Text provided |
^^^^^^^^

The word Legbeard is so hilarious....I am chuckling out loud. :rofl:

My Princess shaves often in the shower, so her "stems" are always smooth and kissable. She knows how much I love her legs. I am a lucky husband!


----------



## ClimbingTheWalls (Feb 16, 2013)

It sounds petty but I can see where the OP is coming from. I am lucky in that my body hair is sparse and soft, and my legs can virtually be kept in check by the occasional use of tweezers. However I have a hatred of stubble on a man's chin and I will make him shave before sex if necessary. Just cannot stand stubble burn.


----------



## jorgegene (May 26, 2012)

interesting and fun thread. I have a different perspective. I grew up in the late 60's and early 70's in Hawaii at the peak of the fledgling feminist movement. women back in that day were asserting themselves. no shaving legs or arms no makeup. all that was for men and was considered demeaning and catering to men and 'un-feminist'.
it was the all natural look. I didn't consider it bad, even kind of sexy. I can take women all ways if they are attractive. today I don't mind a little stubble at all. a 2-3 day stubble, I can gently rub their leg and feel the stubble. maybe i'm just a post hippie nostalgic, but I like it! I like it a lot!! cave man-cave woman. hmmmmm.......


----------



## Middle of Everything (Feb 19, 2012)

New way to teach people that life is not fair.

Have them read 90% of the threads on this board made by poor guys who would clean a toilet with their tounge if it meant their wife would want to have sex with them.

Then have them read this thread.


----------



## gbrad (Jul 20, 2010)

Middle of Everything said:


> New way to teach people that life is not fair.
> 
> Have them read 90% of the threads on this board made by poor guys who would clean a toilet with their tounge if it meant their wife would want to have sex with them.
> 
> Then have them read this thread.


Everyone has their own issues. That is just the way it is. Doesn't make the issues irrelevant.


----------



## jaharthur (May 25, 2012)

Depends on the woman. Some have light, soft hair that wouldn't bother me in the slightest. Others have stiff, bristly leg hair that would make it more like curling up with a porcupine--not as wonderful.

^^^^^^^^

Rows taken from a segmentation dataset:
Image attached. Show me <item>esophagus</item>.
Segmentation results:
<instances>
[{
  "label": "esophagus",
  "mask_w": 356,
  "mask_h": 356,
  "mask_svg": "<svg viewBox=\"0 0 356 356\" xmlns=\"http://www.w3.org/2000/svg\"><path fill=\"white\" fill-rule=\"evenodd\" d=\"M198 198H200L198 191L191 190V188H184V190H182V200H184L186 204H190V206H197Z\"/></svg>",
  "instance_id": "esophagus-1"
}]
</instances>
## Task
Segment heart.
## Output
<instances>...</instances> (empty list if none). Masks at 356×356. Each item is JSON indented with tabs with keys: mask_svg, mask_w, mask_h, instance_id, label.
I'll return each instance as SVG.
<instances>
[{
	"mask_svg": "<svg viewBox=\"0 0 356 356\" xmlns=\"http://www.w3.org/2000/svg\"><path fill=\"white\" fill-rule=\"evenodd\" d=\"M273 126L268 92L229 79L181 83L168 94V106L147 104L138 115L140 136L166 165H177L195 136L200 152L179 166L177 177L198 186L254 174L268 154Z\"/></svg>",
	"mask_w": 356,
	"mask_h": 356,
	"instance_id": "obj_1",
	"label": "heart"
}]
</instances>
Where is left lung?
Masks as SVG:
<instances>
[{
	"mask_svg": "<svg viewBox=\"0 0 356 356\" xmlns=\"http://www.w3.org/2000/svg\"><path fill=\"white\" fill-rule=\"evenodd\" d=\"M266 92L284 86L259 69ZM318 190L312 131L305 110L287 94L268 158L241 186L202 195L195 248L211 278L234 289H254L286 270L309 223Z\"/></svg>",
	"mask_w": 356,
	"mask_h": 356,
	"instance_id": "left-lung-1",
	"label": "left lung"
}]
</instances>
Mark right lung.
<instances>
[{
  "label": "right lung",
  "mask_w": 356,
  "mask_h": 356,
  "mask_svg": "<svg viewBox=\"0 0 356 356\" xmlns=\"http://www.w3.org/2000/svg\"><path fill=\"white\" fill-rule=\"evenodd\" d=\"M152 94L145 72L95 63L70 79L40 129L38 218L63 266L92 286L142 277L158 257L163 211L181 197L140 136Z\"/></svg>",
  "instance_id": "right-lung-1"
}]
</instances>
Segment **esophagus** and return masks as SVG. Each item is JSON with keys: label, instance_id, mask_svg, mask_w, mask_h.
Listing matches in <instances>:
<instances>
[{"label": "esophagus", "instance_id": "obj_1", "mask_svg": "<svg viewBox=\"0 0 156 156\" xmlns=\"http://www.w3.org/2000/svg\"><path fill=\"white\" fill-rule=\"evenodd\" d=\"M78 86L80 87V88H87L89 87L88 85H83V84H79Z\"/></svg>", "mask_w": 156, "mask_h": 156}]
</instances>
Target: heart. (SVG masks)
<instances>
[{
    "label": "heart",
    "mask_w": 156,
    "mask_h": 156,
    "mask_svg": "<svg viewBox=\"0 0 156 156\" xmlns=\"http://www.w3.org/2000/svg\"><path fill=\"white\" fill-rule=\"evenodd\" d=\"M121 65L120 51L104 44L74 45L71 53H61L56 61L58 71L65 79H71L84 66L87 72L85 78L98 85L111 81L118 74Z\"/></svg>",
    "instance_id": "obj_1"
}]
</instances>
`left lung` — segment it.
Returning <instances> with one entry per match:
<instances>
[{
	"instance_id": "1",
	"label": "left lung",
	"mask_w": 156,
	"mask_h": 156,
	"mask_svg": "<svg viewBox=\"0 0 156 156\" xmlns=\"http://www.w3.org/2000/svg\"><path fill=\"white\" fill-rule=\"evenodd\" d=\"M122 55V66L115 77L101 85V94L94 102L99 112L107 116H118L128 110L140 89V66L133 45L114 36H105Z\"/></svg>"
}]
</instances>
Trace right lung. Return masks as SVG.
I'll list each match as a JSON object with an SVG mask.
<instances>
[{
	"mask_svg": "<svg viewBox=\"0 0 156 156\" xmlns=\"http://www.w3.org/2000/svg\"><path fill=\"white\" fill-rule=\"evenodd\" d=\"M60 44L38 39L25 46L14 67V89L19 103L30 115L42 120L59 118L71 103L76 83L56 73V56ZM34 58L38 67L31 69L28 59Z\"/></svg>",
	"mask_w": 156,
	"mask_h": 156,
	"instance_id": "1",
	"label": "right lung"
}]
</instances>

^^^^^^^^

Problem details | Quote the forum thread from "The word Legbeard" up to and including "stand stubble burn.". Work only from the forum thread and not from the listing.

Task answer |
The word Legbeard is so hilarious....I am chuckling out loud. :rofl:

My Princess shaves often in the shower, so her "stems" are always smooth and kissable. She knows how much I love her legs. I am a lucky husband!


----------



## ClimbingTheWalls (Feb 16, 2013)

It sounds petty but I can see where the OP is coming from. I am lucky in that my body hair is sparse and soft, and my legs can virtually be kept in check by the occasional use of tweezers. However I have a hatred of stubble on a man's chin and I will make him shave before sex if necessary. Just cannot stand stubble burn.